>> Begin

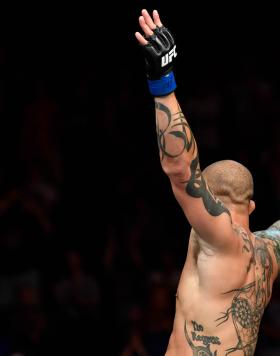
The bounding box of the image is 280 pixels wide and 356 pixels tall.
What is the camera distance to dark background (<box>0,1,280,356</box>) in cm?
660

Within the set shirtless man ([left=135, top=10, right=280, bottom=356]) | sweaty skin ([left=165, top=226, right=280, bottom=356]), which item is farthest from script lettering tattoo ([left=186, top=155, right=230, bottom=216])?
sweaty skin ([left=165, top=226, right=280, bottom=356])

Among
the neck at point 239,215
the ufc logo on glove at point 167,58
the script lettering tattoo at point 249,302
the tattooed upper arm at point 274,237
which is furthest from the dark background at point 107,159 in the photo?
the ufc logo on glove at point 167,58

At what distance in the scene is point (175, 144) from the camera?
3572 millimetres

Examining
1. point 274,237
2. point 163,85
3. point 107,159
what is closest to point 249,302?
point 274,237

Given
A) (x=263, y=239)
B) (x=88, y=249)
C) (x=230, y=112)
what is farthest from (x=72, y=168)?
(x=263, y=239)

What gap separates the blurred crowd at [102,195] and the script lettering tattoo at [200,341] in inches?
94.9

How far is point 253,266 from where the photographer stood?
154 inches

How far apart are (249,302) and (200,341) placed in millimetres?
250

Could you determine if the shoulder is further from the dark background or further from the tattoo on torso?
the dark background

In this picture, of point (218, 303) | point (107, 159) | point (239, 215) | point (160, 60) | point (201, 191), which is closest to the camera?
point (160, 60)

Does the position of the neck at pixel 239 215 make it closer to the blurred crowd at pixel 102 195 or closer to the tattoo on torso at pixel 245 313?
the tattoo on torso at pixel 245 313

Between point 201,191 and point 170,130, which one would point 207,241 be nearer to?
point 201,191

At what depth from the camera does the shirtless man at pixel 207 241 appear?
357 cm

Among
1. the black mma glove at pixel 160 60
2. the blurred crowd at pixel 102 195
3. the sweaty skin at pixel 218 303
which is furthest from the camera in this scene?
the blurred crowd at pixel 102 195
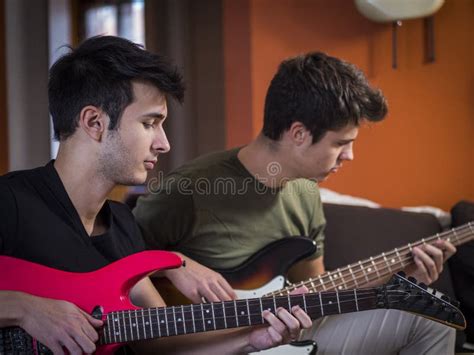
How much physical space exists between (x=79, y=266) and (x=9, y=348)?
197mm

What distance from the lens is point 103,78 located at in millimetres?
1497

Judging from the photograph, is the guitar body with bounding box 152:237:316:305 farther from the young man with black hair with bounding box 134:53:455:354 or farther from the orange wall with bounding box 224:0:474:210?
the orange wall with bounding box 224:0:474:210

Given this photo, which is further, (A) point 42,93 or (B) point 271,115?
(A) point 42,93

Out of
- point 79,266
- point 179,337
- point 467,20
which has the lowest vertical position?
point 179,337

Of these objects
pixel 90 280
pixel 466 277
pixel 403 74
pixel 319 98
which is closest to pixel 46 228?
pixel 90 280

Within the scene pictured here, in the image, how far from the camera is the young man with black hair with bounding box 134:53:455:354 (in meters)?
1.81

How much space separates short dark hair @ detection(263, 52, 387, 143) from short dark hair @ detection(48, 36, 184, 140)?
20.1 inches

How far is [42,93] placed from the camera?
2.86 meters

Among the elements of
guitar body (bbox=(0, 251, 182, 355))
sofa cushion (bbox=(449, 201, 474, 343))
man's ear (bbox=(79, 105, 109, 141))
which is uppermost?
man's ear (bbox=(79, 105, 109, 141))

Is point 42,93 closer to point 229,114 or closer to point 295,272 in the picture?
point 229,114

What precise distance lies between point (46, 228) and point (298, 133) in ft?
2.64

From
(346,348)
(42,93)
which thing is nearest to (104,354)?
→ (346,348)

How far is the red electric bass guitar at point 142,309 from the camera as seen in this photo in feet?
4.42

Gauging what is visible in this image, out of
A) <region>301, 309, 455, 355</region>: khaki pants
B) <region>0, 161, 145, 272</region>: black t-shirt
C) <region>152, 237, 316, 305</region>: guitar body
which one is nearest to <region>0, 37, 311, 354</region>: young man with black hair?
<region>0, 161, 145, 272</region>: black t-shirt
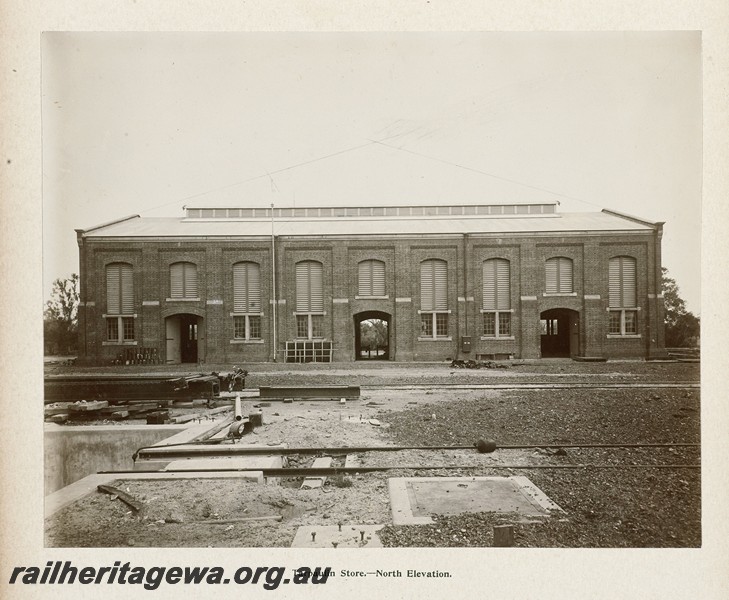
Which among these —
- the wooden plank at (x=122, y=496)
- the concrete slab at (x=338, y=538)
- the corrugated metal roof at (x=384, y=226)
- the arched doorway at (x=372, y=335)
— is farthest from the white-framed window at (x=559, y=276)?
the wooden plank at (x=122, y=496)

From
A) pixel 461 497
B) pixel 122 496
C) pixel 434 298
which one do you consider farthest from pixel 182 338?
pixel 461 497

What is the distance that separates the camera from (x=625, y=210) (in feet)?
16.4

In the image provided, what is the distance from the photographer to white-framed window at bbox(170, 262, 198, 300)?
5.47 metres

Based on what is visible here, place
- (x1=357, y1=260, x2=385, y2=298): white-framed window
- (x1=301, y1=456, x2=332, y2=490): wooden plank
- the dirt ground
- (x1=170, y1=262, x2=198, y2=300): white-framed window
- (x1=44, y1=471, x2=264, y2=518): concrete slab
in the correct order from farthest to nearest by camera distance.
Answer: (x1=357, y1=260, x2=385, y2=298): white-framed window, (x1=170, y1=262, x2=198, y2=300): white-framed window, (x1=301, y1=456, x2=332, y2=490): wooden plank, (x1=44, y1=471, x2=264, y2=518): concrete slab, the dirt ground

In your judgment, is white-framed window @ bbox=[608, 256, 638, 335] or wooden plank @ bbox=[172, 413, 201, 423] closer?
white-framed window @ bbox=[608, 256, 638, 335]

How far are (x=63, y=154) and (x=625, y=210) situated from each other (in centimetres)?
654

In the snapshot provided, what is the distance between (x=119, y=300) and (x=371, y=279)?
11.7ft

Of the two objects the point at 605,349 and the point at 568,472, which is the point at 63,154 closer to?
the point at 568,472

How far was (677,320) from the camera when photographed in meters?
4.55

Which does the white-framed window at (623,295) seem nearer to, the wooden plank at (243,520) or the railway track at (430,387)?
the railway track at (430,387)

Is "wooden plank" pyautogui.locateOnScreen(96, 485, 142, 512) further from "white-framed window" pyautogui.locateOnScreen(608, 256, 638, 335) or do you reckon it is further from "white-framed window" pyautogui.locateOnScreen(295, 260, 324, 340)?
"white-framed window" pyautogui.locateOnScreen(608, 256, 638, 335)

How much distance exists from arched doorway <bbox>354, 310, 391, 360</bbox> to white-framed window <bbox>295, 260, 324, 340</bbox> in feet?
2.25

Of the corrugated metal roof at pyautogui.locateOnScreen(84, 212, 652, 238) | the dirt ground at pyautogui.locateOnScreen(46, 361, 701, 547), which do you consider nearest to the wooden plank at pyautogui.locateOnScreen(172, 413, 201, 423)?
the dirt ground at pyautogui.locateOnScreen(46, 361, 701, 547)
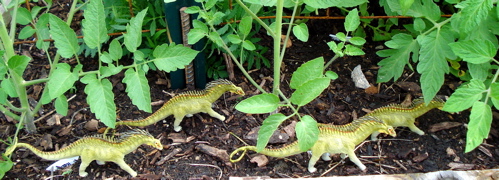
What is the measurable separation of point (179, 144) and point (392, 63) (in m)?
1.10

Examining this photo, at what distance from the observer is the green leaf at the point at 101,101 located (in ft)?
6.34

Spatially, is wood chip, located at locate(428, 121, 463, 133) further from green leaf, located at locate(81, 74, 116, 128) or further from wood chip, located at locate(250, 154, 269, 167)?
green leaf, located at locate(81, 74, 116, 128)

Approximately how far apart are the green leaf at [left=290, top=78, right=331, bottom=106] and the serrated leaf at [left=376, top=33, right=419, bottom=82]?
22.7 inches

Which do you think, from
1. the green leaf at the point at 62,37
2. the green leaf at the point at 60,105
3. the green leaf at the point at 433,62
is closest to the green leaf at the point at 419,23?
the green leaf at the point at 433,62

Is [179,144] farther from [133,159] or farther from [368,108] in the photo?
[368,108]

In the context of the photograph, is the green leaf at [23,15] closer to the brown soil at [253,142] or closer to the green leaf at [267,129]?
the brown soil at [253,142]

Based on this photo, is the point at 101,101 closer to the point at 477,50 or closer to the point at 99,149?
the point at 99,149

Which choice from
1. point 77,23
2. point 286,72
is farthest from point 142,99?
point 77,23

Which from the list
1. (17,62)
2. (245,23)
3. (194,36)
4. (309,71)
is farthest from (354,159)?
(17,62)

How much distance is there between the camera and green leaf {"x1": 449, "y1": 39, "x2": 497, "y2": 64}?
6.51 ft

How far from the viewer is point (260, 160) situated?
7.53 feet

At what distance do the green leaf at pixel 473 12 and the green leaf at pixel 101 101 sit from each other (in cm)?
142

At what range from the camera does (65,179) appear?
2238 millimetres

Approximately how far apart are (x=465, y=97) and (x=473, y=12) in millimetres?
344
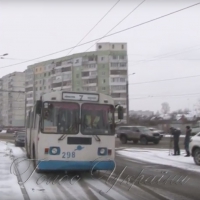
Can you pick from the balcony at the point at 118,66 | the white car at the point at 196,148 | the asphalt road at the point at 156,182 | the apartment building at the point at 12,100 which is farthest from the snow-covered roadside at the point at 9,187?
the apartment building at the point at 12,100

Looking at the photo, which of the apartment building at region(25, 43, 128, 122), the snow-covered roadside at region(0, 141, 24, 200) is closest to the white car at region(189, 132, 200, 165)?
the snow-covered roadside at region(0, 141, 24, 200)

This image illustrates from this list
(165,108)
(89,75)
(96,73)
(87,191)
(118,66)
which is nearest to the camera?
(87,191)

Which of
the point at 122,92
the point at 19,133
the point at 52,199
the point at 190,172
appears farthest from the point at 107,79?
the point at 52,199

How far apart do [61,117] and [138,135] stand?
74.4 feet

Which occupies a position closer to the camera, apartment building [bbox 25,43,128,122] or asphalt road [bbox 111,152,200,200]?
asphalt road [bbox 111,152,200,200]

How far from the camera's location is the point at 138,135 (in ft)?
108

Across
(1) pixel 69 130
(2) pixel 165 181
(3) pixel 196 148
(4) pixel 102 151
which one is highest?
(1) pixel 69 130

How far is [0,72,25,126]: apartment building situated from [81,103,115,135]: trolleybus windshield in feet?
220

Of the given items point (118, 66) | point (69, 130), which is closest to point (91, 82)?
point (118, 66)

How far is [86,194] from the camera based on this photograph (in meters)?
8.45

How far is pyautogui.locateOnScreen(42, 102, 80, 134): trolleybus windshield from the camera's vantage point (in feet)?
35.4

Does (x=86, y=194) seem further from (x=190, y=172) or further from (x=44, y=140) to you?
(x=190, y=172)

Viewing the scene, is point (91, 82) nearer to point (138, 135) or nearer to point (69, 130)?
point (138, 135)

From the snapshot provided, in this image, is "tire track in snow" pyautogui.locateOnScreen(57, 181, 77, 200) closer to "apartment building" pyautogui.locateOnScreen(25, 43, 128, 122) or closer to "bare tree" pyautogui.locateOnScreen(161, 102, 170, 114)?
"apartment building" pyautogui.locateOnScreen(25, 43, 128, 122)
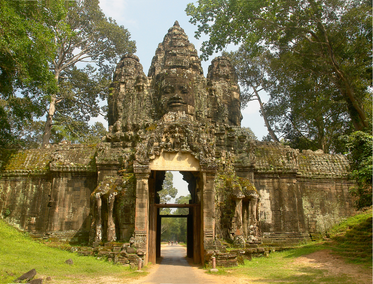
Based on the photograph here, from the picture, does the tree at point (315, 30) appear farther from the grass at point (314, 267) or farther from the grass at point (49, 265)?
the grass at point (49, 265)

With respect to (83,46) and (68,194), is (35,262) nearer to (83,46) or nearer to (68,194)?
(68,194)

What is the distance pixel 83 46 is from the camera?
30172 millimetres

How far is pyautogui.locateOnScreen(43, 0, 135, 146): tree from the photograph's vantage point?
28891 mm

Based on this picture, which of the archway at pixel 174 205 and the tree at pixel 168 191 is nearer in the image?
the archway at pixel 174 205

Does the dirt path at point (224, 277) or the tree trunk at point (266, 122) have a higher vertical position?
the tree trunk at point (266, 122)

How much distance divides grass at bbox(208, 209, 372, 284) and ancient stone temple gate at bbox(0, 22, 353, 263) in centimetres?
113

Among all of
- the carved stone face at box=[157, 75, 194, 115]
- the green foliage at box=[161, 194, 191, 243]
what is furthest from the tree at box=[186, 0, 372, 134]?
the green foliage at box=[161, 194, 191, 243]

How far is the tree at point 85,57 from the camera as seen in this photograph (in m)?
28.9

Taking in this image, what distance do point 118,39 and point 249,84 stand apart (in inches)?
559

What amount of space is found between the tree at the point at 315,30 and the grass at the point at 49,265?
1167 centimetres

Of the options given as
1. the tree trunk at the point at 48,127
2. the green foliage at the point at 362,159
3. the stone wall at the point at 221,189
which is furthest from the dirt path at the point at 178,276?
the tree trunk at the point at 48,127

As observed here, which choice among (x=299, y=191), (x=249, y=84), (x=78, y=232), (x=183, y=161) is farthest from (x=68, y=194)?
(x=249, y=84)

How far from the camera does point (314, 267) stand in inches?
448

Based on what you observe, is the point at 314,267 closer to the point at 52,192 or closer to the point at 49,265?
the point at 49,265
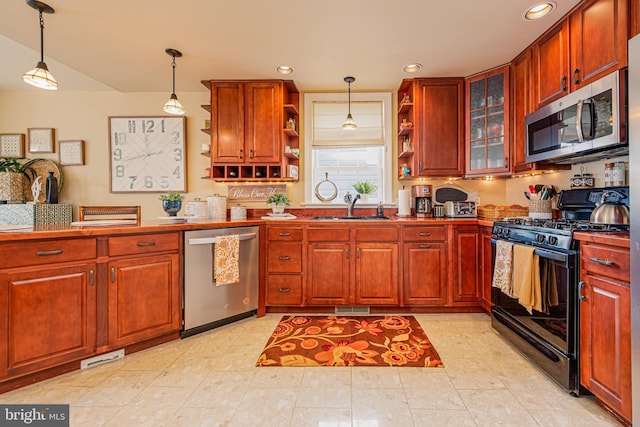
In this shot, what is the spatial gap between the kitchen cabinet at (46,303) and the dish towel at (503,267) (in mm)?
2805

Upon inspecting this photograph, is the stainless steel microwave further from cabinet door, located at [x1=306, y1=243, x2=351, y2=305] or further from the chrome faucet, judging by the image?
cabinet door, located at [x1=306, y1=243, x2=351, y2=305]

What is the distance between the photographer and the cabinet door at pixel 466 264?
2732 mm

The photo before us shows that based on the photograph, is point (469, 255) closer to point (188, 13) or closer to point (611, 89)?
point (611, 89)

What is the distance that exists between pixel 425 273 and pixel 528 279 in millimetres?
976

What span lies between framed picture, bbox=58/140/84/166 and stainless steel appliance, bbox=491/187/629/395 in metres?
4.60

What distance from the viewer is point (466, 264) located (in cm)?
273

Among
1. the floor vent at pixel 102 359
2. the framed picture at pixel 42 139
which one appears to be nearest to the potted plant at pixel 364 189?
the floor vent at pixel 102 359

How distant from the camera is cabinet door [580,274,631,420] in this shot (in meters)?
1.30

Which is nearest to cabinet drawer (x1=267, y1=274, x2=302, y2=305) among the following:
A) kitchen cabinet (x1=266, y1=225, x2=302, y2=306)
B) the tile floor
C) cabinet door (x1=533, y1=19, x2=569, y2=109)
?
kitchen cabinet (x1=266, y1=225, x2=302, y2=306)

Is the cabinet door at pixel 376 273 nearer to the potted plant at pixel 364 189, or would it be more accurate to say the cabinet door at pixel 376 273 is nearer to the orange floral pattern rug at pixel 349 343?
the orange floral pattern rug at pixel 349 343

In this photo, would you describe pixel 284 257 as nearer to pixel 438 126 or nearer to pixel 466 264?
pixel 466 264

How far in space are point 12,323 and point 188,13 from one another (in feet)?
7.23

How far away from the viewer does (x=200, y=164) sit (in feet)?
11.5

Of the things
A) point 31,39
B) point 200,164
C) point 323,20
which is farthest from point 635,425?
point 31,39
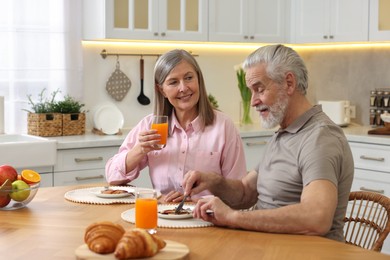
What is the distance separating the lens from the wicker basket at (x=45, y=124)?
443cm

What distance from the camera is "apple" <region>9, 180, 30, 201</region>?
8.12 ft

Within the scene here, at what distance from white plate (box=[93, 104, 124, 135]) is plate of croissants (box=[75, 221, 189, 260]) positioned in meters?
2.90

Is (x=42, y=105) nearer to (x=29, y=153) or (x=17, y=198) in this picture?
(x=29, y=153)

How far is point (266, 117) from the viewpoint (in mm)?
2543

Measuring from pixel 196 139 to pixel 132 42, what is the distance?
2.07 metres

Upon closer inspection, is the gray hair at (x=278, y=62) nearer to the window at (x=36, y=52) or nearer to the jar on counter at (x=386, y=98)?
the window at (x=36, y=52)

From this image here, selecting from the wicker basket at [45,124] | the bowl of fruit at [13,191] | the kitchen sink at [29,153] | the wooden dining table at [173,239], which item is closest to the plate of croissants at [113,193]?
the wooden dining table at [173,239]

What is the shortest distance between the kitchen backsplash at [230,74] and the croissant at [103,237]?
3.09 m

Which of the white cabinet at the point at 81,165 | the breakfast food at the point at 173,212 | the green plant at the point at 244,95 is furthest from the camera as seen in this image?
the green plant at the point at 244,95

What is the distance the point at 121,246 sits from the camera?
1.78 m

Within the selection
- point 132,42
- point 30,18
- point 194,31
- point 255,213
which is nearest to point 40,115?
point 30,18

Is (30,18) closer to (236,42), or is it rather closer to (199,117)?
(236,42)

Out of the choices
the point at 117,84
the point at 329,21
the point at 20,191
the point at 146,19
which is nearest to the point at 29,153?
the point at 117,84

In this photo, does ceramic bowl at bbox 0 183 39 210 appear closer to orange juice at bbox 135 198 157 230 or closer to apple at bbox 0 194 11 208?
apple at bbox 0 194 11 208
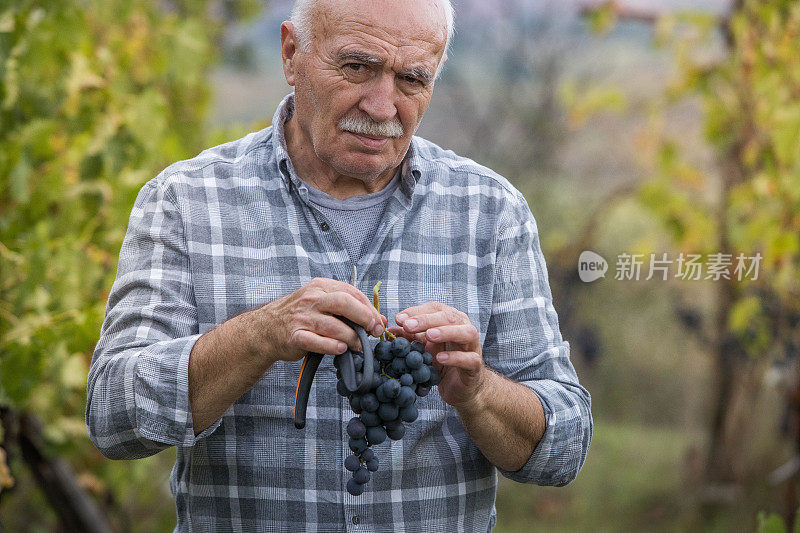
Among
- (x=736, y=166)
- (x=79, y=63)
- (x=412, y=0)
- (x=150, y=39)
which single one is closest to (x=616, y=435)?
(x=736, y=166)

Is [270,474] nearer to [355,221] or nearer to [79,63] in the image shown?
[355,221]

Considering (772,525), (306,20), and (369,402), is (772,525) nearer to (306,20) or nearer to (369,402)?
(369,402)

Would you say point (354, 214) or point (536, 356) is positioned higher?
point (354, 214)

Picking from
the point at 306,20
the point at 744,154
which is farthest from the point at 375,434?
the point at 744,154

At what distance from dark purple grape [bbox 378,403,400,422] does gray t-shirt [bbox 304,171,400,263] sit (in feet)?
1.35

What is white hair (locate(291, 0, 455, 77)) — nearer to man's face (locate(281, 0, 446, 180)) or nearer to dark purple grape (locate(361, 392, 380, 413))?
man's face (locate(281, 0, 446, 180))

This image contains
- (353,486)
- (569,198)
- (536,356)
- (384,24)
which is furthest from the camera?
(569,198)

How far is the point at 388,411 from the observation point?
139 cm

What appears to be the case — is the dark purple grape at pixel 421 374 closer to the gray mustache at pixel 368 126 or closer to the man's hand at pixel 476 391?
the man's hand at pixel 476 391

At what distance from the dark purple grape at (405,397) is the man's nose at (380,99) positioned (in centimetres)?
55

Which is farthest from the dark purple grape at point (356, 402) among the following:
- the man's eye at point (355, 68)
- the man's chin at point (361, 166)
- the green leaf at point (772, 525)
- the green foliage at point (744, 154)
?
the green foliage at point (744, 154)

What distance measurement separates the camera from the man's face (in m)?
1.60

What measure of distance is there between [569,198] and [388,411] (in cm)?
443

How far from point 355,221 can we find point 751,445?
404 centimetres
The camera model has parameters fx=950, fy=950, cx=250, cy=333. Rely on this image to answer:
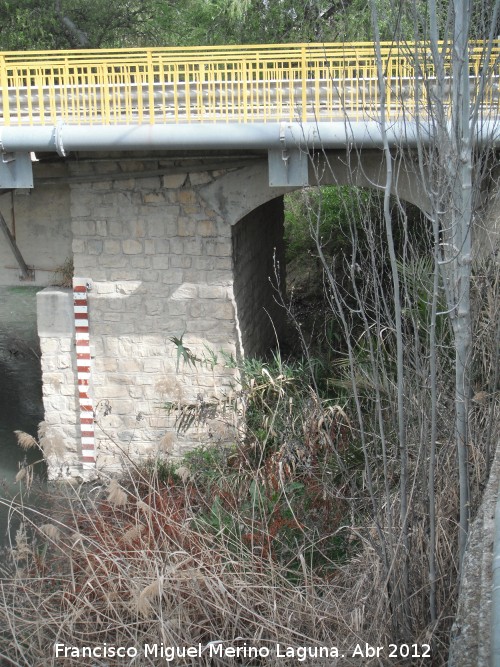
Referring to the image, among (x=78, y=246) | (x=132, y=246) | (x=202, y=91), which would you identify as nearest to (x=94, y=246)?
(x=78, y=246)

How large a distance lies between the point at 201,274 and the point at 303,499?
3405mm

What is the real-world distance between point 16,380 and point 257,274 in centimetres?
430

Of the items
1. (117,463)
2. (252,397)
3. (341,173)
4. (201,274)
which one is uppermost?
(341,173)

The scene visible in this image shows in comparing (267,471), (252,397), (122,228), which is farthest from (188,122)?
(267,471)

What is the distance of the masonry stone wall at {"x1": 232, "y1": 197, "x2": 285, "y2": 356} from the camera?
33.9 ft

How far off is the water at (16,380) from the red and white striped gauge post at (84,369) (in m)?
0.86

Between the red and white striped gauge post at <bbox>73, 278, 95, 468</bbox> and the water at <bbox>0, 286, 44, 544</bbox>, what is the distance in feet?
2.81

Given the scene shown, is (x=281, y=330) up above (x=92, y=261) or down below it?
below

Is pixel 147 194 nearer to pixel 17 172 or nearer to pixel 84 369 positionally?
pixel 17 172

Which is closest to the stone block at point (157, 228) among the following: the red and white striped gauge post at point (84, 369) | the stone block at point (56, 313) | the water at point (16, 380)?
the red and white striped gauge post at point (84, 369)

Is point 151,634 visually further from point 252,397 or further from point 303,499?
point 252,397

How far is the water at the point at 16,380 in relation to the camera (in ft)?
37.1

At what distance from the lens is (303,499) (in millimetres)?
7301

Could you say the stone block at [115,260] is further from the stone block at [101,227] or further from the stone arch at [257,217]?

>> End

TASK GOAL:
Rewrite the stretch from the line containing "How far is the water" through the end of the material, replacing "stone arch" with "stone bridge" and leaving everything else unchanged.

RESPONSE BELOW:
How far is the water at the point at 16,380 in relation to the camera (in ft)?
37.1

At what distance from the lens is (303,499) (in millimetres)?
7301

Could you say the stone block at [115,260] is further from the stone block at [101,227] or further from the stone bridge at [257,217]?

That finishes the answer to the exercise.